*Required work:* Please print exactly the lines from the line containing "Asigurarea asistenţilor sociali" through the end of the data, no more, and keep pictures out of the copy.

*Supplied data:*

....

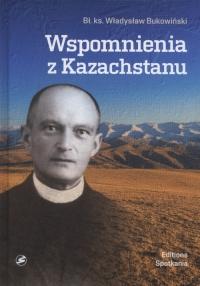 Wspomnienia z Kazachstanu - Władysław Bukowiński | mała okładka
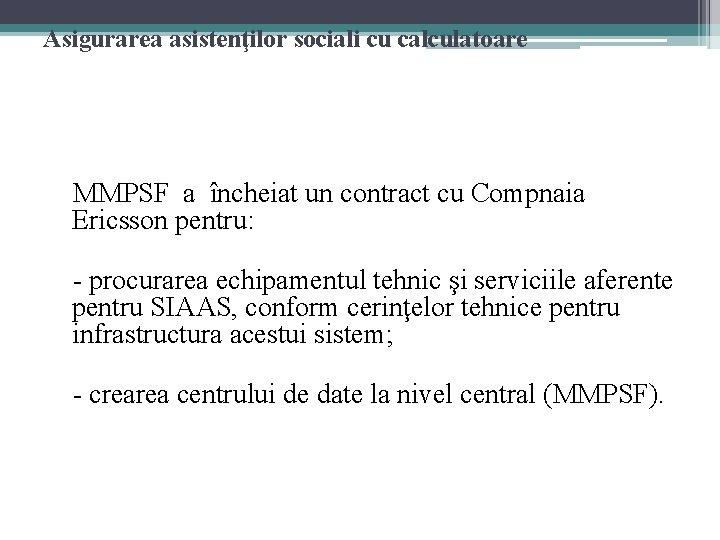 Asigurarea asistenţilor sociali cu calculatoare MMPSF a încheiat un contract cu Compnaia Ericsson pentru:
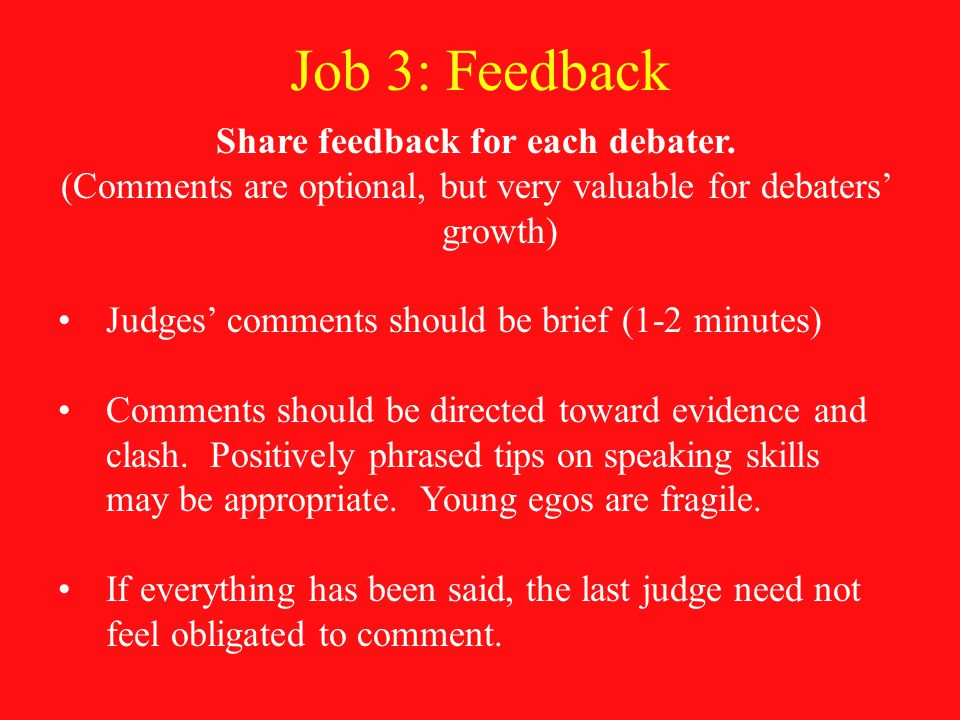 Job 3: Feedback Share feedback for each debater.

....

*Answer:*
 Asigurarea asistenţilor sociali cu calculatoare MMPSF a încheiat un contract cu Compnaia Ericsson pentru:
 Job 3: Feedback Share feedback for each debater.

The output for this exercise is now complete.